Et pourtant, cette biodiversité décline partout de manière inquiétante, y compris en Suisse, où elle n’est pas encore considérée à sa juste valeur dans les décisions politiques.

En effet, depuis plusieurs siècles, dans notre société occidentale, la nature (et plus spécifiquement la biodiversité) est considérée comme une ressource inépuisable dont on n’a pas à se soucier. Cette vision s’est probablement accentuée ces dernières décennies avec une majorité de la population vivant dans des paysages transformés. Le lien avec la nature est devenu plus artificiel, procurant le sentiment illusoire qu’il est possible de s’en passer.

Le vivant, à la base de la santé

Sans biodiversité, pas de purification de l’air et de l’eau, pas de sols fertiles, pas de pollinisation et donc pas de production agricole, pas de régulation du climat, pas de lieu de relaxation et de ressourcement, et bien moins d’inspiration culturelle. Tous ces aspects constituent des dimensions de ce qu’on dénomme souvent les «services écosystémiques». Et parmi ceux-ci, la liste serait incomplète si on ne mentionnait pas le rôle essentiel de la nature et de sa biodiversité pour notre santé. Continuer à laisser les milieux naturels se dégrader ou disparaître, et la biodiversité s’effondrer, c’est donc aussi prétériter le futur de la santé humaine.

A court terme, l’exposition à la nature baisse la tension artérielle et les marqueurs de l’inflammation, améliore la santé mentale. Ces choses-là sont presque intuitives, qui se sentirait en effet plus stressé en se promenant sur un paisible sentier forestier plutôt qu’au bord d’une autoroute? Même si les interactions entre la biodiversité et la santé sont complexes, certainement pas entièrement élucidées, un nombre croissant d’études montre déjà clairement l’importance d’être suffisamment exposé à la nature.

Certaines études montrent une diminution de la mortalité associée à une plus grande exposition aux espaces verts et aux milieux naturels, même en ville. C’est un fait important: il ne suffit pas d’aller de temps en temps en forêt, mais c’est notre milieu de vie qui compte, nos habitudes quotidiennes.

Certes la nature ne nous est pas toujours favorable, il peut y avoir des maladies transmises par des tiques, des moustiques, on peut faire des allergies... mais la balance bénéfices-risques penche clairement en faveur d’être entouré de la plus grande biodiversité possible. En d’autres termes, si la nature peut être parfois hostile, la dégrader aussi massivement qu’aujourd’hui nous mène assurément vers des problèmes de santé bien plus graves encore.
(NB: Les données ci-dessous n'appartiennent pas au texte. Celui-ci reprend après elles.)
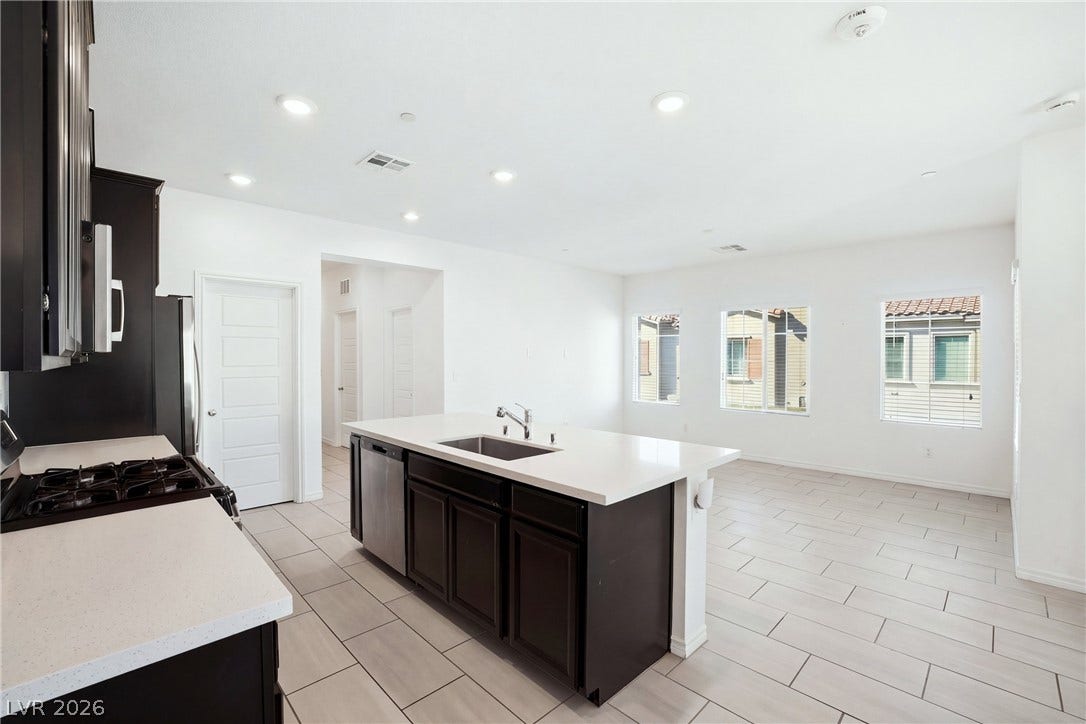 An open kitchen layout flows seamlessly into a dining area over tiled flooring.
Protéger la nature, prévenir les maux?

Les principes de santé publique ont conduit notre société à concevoir des espaces de vie et de travail sain (par exemple, des espaces sans fumée, sans pollution) et d’édicter des recommandations pour assurer notre bien-être (par exemple, des normes alimentaires ou l’activité physique). Alors pourquoi ne pas concevoir aussi la protection de la biodiversité comme une intervention de santé publique? En d’autres termes, concevoir la protection de la nature comme une forme de médecine préventive?

Murray Bookchin a écrit: «La capacité d’un écosystème à maintenir son intégrité ne dépend pas de l’uniformité du milieu, mais bien de sa diversité». Difficile de dire mieux l’importance de préserver la biodiversité... dans notre propre intérêt.

Il ne reste plus qu’à espérer que nos conseillers aux Etats se soucieront du bien-être et de la santé de la population, et plus généralement du soutien au bon fonctionnement de nos services écosystémiques, quand il s’agira, ce mardi 14 juin, de faire le bon choix.